Rick Hinshaw
Raymond Arroyo, Mother Angelica: Her Grand Silence: The Last Years and Living Legacy (New York: Image, 2016)
In his previous biography on Mother Angelica, Raymond Arroyo brought us into personal contact with her extraordinary life. He took us through not only her remarkable accomplishments, but the seemingly insurmountable challenges she had to overcome in achieving them, and how God’s intervention in her life put her on this lifelong journey of faith to achieve eternal union with Him—not just for herself, but for countless millions of souls whom she never even knew, but who came to know her.
One expects this final work, then, to recount how she died. And it does that. But anyone who thinks this is simply the telling of a moving story about a remarkable earthly life passing quietly into eternity is in for a surprise. It is, rather, the story of how Mother Angelica in her last years, seemingly hidden away in her sickbed in a corner of Our Lady of the Angels Monastery in Hanceville, Alabama, only intensified her service to God and to others. Arroyo makes a compelling case that, with her voice virtually silenced and her physical mobility gone, she may have brought more souls to Christ in those last years than in all her extraordinary years of physically active, world-wide ministry.

▶ [Record excerpts]:
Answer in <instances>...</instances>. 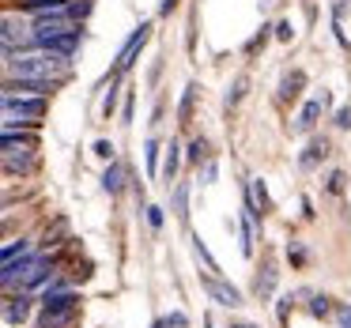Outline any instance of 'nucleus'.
Masks as SVG:
<instances>
[{"mask_svg":"<svg viewBox=\"0 0 351 328\" xmlns=\"http://www.w3.org/2000/svg\"><path fill=\"white\" fill-rule=\"evenodd\" d=\"M302 87H306V72H291V76H283V84H280V99L295 102L298 94H302Z\"/></svg>","mask_w":351,"mask_h":328,"instance_id":"9d476101","label":"nucleus"},{"mask_svg":"<svg viewBox=\"0 0 351 328\" xmlns=\"http://www.w3.org/2000/svg\"><path fill=\"white\" fill-rule=\"evenodd\" d=\"M234 328H257V325H234Z\"/></svg>","mask_w":351,"mask_h":328,"instance_id":"2f4dec72","label":"nucleus"},{"mask_svg":"<svg viewBox=\"0 0 351 328\" xmlns=\"http://www.w3.org/2000/svg\"><path fill=\"white\" fill-rule=\"evenodd\" d=\"M8 72L16 79H53L64 72V57L49 53V49H38V53H16L8 57Z\"/></svg>","mask_w":351,"mask_h":328,"instance_id":"f257e3e1","label":"nucleus"},{"mask_svg":"<svg viewBox=\"0 0 351 328\" xmlns=\"http://www.w3.org/2000/svg\"><path fill=\"white\" fill-rule=\"evenodd\" d=\"M193 253H197V260H204V268H208V272H219V264L212 260V253L204 249V242H200L197 234H193Z\"/></svg>","mask_w":351,"mask_h":328,"instance_id":"a211bd4d","label":"nucleus"},{"mask_svg":"<svg viewBox=\"0 0 351 328\" xmlns=\"http://www.w3.org/2000/svg\"><path fill=\"white\" fill-rule=\"evenodd\" d=\"M178 162H182V155H178V144H170V147H167V159H162V177H167V185L174 181Z\"/></svg>","mask_w":351,"mask_h":328,"instance_id":"dca6fc26","label":"nucleus"},{"mask_svg":"<svg viewBox=\"0 0 351 328\" xmlns=\"http://www.w3.org/2000/svg\"><path fill=\"white\" fill-rule=\"evenodd\" d=\"M42 302H46V310H72V305H80V298L76 294H69V290H61V294H49L46 290V298H42Z\"/></svg>","mask_w":351,"mask_h":328,"instance_id":"9b49d317","label":"nucleus"},{"mask_svg":"<svg viewBox=\"0 0 351 328\" xmlns=\"http://www.w3.org/2000/svg\"><path fill=\"white\" fill-rule=\"evenodd\" d=\"M95 155H102V159H114V144H106V140H99V144H95Z\"/></svg>","mask_w":351,"mask_h":328,"instance_id":"393cba45","label":"nucleus"},{"mask_svg":"<svg viewBox=\"0 0 351 328\" xmlns=\"http://www.w3.org/2000/svg\"><path fill=\"white\" fill-rule=\"evenodd\" d=\"M185 204H189V185H178V189H174V215H178V219H185V215H189V212H185Z\"/></svg>","mask_w":351,"mask_h":328,"instance_id":"f3484780","label":"nucleus"},{"mask_svg":"<svg viewBox=\"0 0 351 328\" xmlns=\"http://www.w3.org/2000/svg\"><path fill=\"white\" fill-rule=\"evenodd\" d=\"M152 328H174V320H170V317H167V320H155Z\"/></svg>","mask_w":351,"mask_h":328,"instance_id":"7c9ffc66","label":"nucleus"},{"mask_svg":"<svg viewBox=\"0 0 351 328\" xmlns=\"http://www.w3.org/2000/svg\"><path fill=\"white\" fill-rule=\"evenodd\" d=\"M336 325H340V328H351V305H343V310H340V317H336Z\"/></svg>","mask_w":351,"mask_h":328,"instance_id":"c85d7f7f","label":"nucleus"},{"mask_svg":"<svg viewBox=\"0 0 351 328\" xmlns=\"http://www.w3.org/2000/svg\"><path fill=\"white\" fill-rule=\"evenodd\" d=\"M272 287H276V268L265 264V268H261V275H257V283H253V290H257L261 298H268V294H272Z\"/></svg>","mask_w":351,"mask_h":328,"instance_id":"4468645a","label":"nucleus"},{"mask_svg":"<svg viewBox=\"0 0 351 328\" xmlns=\"http://www.w3.org/2000/svg\"><path fill=\"white\" fill-rule=\"evenodd\" d=\"M328 189H332V192H340V189H343V174H332V181H328Z\"/></svg>","mask_w":351,"mask_h":328,"instance_id":"c756f323","label":"nucleus"},{"mask_svg":"<svg viewBox=\"0 0 351 328\" xmlns=\"http://www.w3.org/2000/svg\"><path fill=\"white\" fill-rule=\"evenodd\" d=\"M204 155H208V144H204V140H193V144H189V159L200 162Z\"/></svg>","mask_w":351,"mask_h":328,"instance_id":"4be33fe9","label":"nucleus"},{"mask_svg":"<svg viewBox=\"0 0 351 328\" xmlns=\"http://www.w3.org/2000/svg\"><path fill=\"white\" fill-rule=\"evenodd\" d=\"M204 290L215 298L219 305H227V310H234V305H242V294H238V287H230V283H223V279H215V275H204Z\"/></svg>","mask_w":351,"mask_h":328,"instance_id":"39448f33","label":"nucleus"},{"mask_svg":"<svg viewBox=\"0 0 351 328\" xmlns=\"http://www.w3.org/2000/svg\"><path fill=\"white\" fill-rule=\"evenodd\" d=\"M27 253H31V245L27 242H12V245H4V264H8V260H16V257H27Z\"/></svg>","mask_w":351,"mask_h":328,"instance_id":"412c9836","label":"nucleus"},{"mask_svg":"<svg viewBox=\"0 0 351 328\" xmlns=\"http://www.w3.org/2000/svg\"><path fill=\"white\" fill-rule=\"evenodd\" d=\"M155 162H159V144L152 140V144H147V170H152V174H155Z\"/></svg>","mask_w":351,"mask_h":328,"instance_id":"b1692460","label":"nucleus"},{"mask_svg":"<svg viewBox=\"0 0 351 328\" xmlns=\"http://www.w3.org/2000/svg\"><path fill=\"white\" fill-rule=\"evenodd\" d=\"M310 313H313V317H325V313H328V298H325V294H321V298H313Z\"/></svg>","mask_w":351,"mask_h":328,"instance_id":"5701e85b","label":"nucleus"},{"mask_svg":"<svg viewBox=\"0 0 351 328\" xmlns=\"http://www.w3.org/2000/svg\"><path fill=\"white\" fill-rule=\"evenodd\" d=\"M49 275V260H42V257H34V264H31V272L19 279V287H34V283H42Z\"/></svg>","mask_w":351,"mask_h":328,"instance_id":"f8f14e48","label":"nucleus"},{"mask_svg":"<svg viewBox=\"0 0 351 328\" xmlns=\"http://www.w3.org/2000/svg\"><path fill=\"white\" fill-rule=\"evenodd\" d=\"M76 317H80V305H72V310H46L38 328H69V325H76Z\"/></svg>","mask_w":351,"mask_h":328,"instance_id":"0eeeda50","label":"nucleus"},{"mask_svg":"<svg viewBox=\"0 0 351 328\" xmlns=\"http://www.w3.org/2000/svg\"><path fill=\"white\" fill-rule=\"evenodd\" d=\"M34 144H19L16 147V140H4V170H8V174H27V170L34 166Z\"/></svg>","mask_w":351,"mask_h":328,"instance_id":"7ed1b4c3","label":"nucleus"},{"mask_svg":"<svg viewBox=\"0 0 351 328\" xmlns=\"http://www.w3.org/2000/svg\"><path fill=\"white\" fill-rule=\"evenodd\" d=\"M321 110H325V94H317V99H310L302 106V114H298V121H295V132H310L313 125H317Z\"/></svg>","mask_w":351,"mask_h":328,"instance_id":"423d86ee","label":"nucleus"},{"mask_svg":"<svg viewBox=\"0 0 351 328\" xmlns=\"http://www.w3.org/2000/svg\"><path fill=\"white\" fill-rule=\"evenodd\" d=\"M46 117V99H16V94H4V129H16V125H38Z\"/></svg>","mask_w":351,"mask_h":328,"instance_id":"f03ea898","label":"nucleus"},{"mask_svg":"<svg viewBox=\"0 0 351 328\" xmlns=\"http://www.w3.org/2000/svg\"><path fill=\"white\" fill-rule=\"evenodd\" d=\"M27 313H31V298H27V294L8 298V305H4V320H8V325H23Z\"/></svg>","mask_w":351,"mask_h":328,"instance_id":"6e6552de","label":"nucleus"},{"mask_svg":"<svg viewBox=\"0 0 351 328\" xmlns=\"http://www.w3.org/2000/svg\"><path fill=\"white\" fill-rule=\"evenodd\" d=\"M197 91H200L197 84L185 87V99H182V106H178V117H182V125H189V117H193V102H197Z\"/></svg>","mask_w":351,"mask_h":328,"instance_id":"2eb2a0df","label":"nucleus"},{"mask_svg":"<svg viewBox=\"0 0 351 328\" xmlns=\"http://www.w3.org/2000/svg\"><path fill=\"white\" fill-rule=\"evenodd\" d=\"M147 38H152V23H140V31L132 34L129 42H125L121 57H117V72H129L132 64H136V57H140V49L147 46Z\"/></svg>","mask_w":351,"mask_h":328,"instance_id":"20e7f679","label":"nucleus"},{"mask_svg":"<svg viewBox=\"0 0 351 328\" xmlns=\"http://www.w3.org/2000/svg\"><path fill=\"white\" fill-rule=\"evenodd\" d=\"M250 200H253V204H261V207H268V192H265V181H261V177H253V185H250Z\"/></svg>","mask_w":351,"mask_h":328,"instance_id":"aec40b11","label":"nucleus"},{"mask_svg":"<svg viewBox=\"0 0 351 328\" xmlns=\"http://www.w3.org/2000/svg\"><path fill=\"white\" fill-rule=\"evenodd\" d=\"M291 34H295V31H291V23L283 19V23L276 27V38H280V42H291Z\"/></svg>","mask_w":351,"mask_h":328,"instance_id":"bb28decb","label":"nucleus"},{"mask_svg":"<svg viewBox=\"0 0 351 328\" xmlns=\"http://www.w3.org/2000/svg\"><path fill=\"white\" fill-rule=\"evenodd\" d=\"M245 87H250V79H245V76H238V79H234V87L227 91V106H238V102H242Z\"/></svg>","mask_w":351,"mask_h":328,"instance_id":"6ab92c4d","label":"nucleus"},{"mask_svg":"<svg viewBox=\"0 0 351 328\" xmlns=\"http://www.w3.org/2000/svg\"><path fill=\"white\" fill-rule=\"evenodd\" d=\"M121 181H125L121 166H117V162H110V170L102 174V189H106L110 197H117V192H121Z\"/></svg>","mask_w":351,"mask_h":328,"instance_id":"ddd939ff","label":"nucleus"},{"mask_svg":"<svg viewBox=\"0 0 351 328\" xmlns=\"http://www.w3.org/2000/svg\"><path fill=\"white\" fill-rule=\"evenodd\" d=\"M336 125H340V129H351V106H343L340 114H336Z\"/></svg>","mask_w":351,"mask_h":328,"instance_id":"cd10ccee","label":"nucleus"},{"mask_svg":"<svg viewBox=\"0 0 351 328\" xmlns=\"http://www.w3.org/2000/svg\"><path fill=\"white\" fill-rule=\"evenodd\" d=\"M147 223L159 230V227H162V207H147Z\"/></svg>","mask_w":351,"mask_h":328,"instance_id":"a878e982","label":"nucleus"},{"mask_svg":"<svg viewBox=\"0 0 351 328\" xmlns=\"http://www.w3.org/2000/svg\"><path fill=\"white\" fill-rule=\"evenodd\" d=\"M325 155H328V140H310V147L298 155V166H302V170H313L321 159H325Z\"/></svg>","mask_w":351,"mask_h":328,"instance_id":"1a4fd4ad","label":"nucleus"}]
</instances>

▶ [Task 1]:
In the book review, what is the name and location of the monastery where Mother Angelica spent her last years?
▶ [Task 2]:
From the book review, output the text between "In his previous" and "to know her.", inclusive.

▶ [Exercise result 1]:
Our Lady of the Angels Monastery in Hanceville, Alabama.

▶ [Exercise result 2]:
In his previous biography on Mother Angelica, Raymond Arroyo brought us into personal contact with her extraordinary life. He took us through not only her remarkable accomplishments, but the seemingly insurmountable challenges she had to overcome in achieving them, and how God’s intervention in her life put her on this lifelong journey of faith to achieve eternal union with Him—not just for herself, but for countless millions of souls whom she never even knew, but who came to know her.